4. Materials and Methods

For this study, polycrystalline samples with nominal compositions of Pr_1−xCa_xMnO₃ (x = 0.40, 0.425, 0.450, 0.475, and 0.50) were synthesised by a conventional solid state reaction method. The stoichiometric mixtures of the starting materials, Pr₂O₃ (3N), CaCO₃ (3N), and MnO₂ (3N), were calcined at 1373 K in air for 24 h. The calcined powders were pressed into circular pallet form and sintered at 1673 K in air for 48 h. The detailed structural characterisations and physical property measurements were carried out on the as-synthesised samples that were reported in our earlier publication [28]. The temperature-dependent dielectric property was measured in the frequency range of 100 Hz to 1 MHz by using an LCR meter (Kesight) from 4 to 150 K in closed cycle cryostat. The circular disc-shaped samples with a typical diameter of ≈8 mm and thickness of ≈0.5 mm were used for the measurement. For the electrode, air-drying silver pasted was coated on pallet surfaces and cured at 623 K.

5. Conclusions

In summary, the low-temperature dielectric properties of charge-ordered manganite Pr_1−xCa_xMnO₃ for $0.40\le x\le 0.50$ were investigated systematically as a function of Ca content, x.

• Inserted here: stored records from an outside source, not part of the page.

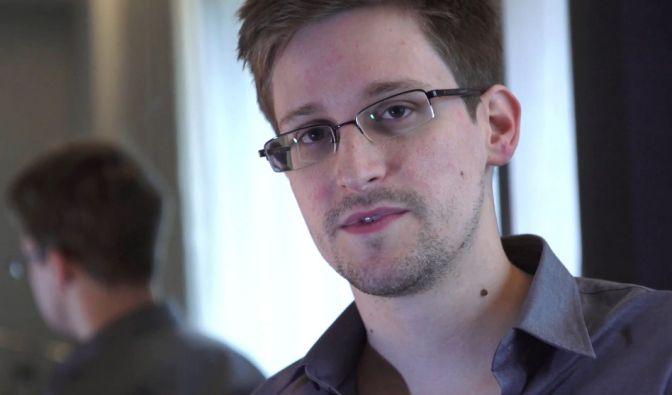 Edward Snowden in Russland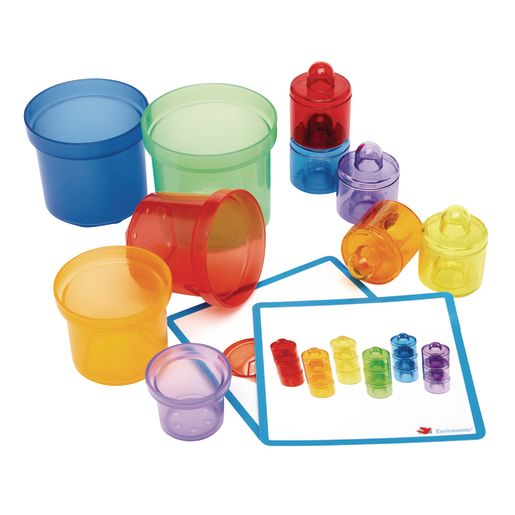 Environments® earlySTEM™ Toddler Light Table Explorations Set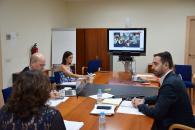 El Gobierno de Castilla-La Mancha potencia la internacionalización digital de las empresas de la región y eleva el porcentaje de cobertura en las ayudas a la promoción exterior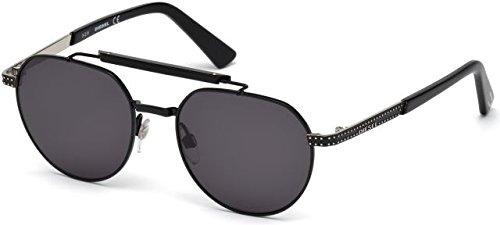 Sunglasses Diesel DL 0239 01A shiny black / - Sunglasses Mens Diesel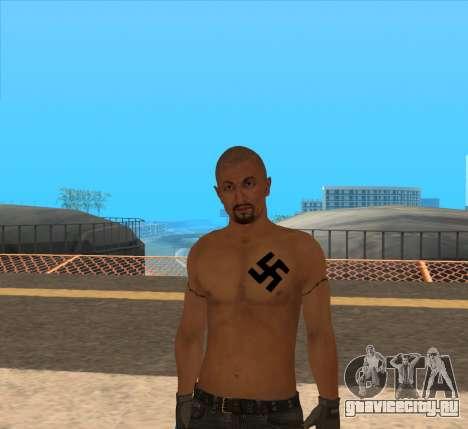 Derek Vinyard: American history X для GTA San Andreas второй скриншот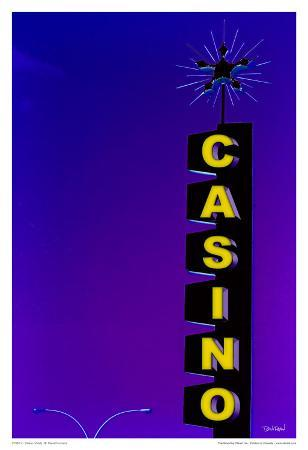 pascal-normand-casino-violet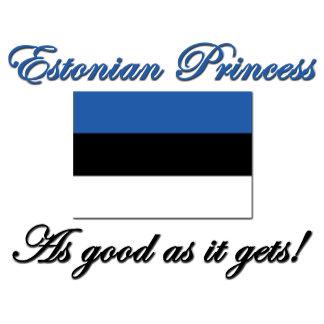 Estonia Gifts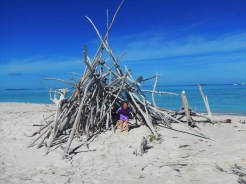 Driftwood hut on Spoil Bank Cay, created back in the 1980s when a deep channel was dredged for cruise ships to pass to and from Great Guana. The cruise ships stopped coming more than 10 years ago because the seas were too unpredictable, but this spoil island and the deep channel remain.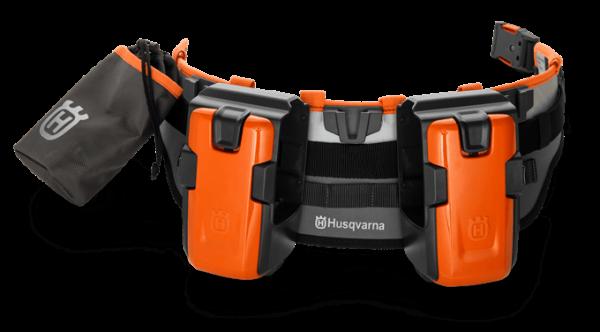 Opasok Flexi na batérie Husqvarna Akumulátorové výrobky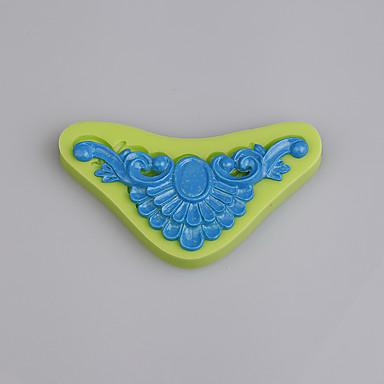 3D 실리콘 금형 빈티지 브로치 퐁당 케이크 장식 도구 쿠키 초콜릿 ramdon 색상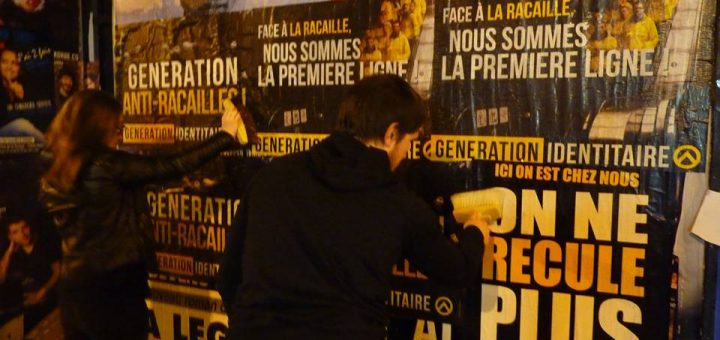 Seeks Nationalist To Galvanize – Identity Fsrn Generation Anti-immigrant Far-right French Youth
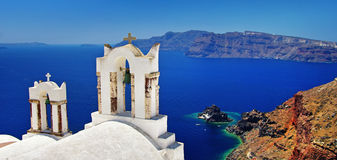 Santorini, Oia town Royalty Free Stock Images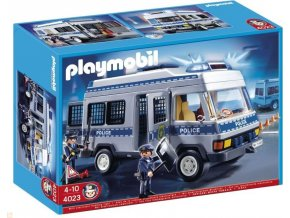 PLAYMOBIL 4023 Policejní anton se sirénou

The x dependence of dielectric permittivity exhibited distinct maxima near x = 0.45. The overall dielectric response exhibited thermally activated relaxation behaviour due to polaron hopping conduction and the estimated polaron transport parameters, i.e., the activation energy of polaron hopping and polaron hopping frequency also showed broad minima between x = 0.425 and 0.45. The enhancement of dielectric constant near x = 0.45 may roughly correspond to the phase boundary between inhomogeneous and homogeneous phases. On the other hand, if we assume the ZP-type order phase below the boundary, x = 0.425, of course, another possibility will be the phase boundary between CB-type charge/orbital phase and ZP-type-ordered phases, and the observed peak in ϵ’(x) near x~0.45 may provide a trace of the local ferroelectric moment due to the presence of admixture phase composed of CB-type-charge/orbital-ordered and ZP-type-ordered phases.